**Your goal:**
Return all of the data exactly, with nothing left out but the pictures.

** Data excerpt follows **

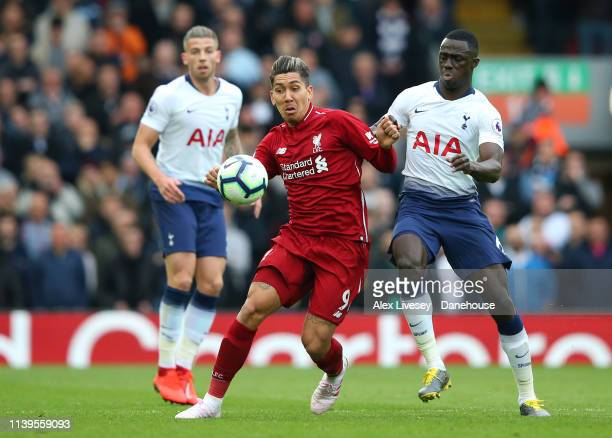 Roberto Firmino of Liverpool FC is tackled by Davinson Sanchez of Tottenham Hotspur during the Premier League match between Liverpool FC and...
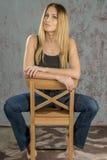 Menina loura delgada nova nas calças de brim e na camisa que levantam provocante Fotografia de Stock Royalty Free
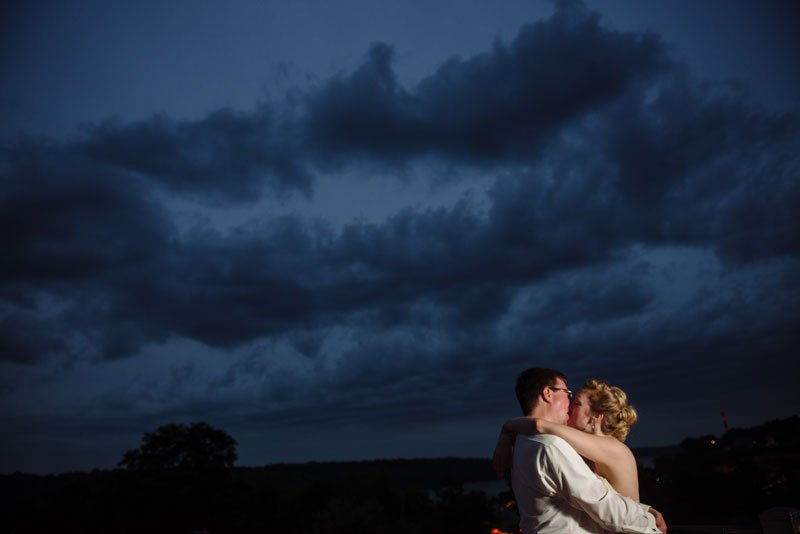 bride and groom kiss at night with clouds behind them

** End of Data excerpt **

**Solution to the exercise:**
 Roberto Firmino of Liverpool FC is tackled by Davinson Sanchez of Tottenham Hotspur during the Premier League match between Liverpool FC and...
 Menina loura delgada nova nas calças de brim e na camisa que levantam provocante Fotografia de Stock Royalty Free
 bride and groom kiss at night with clouds behind them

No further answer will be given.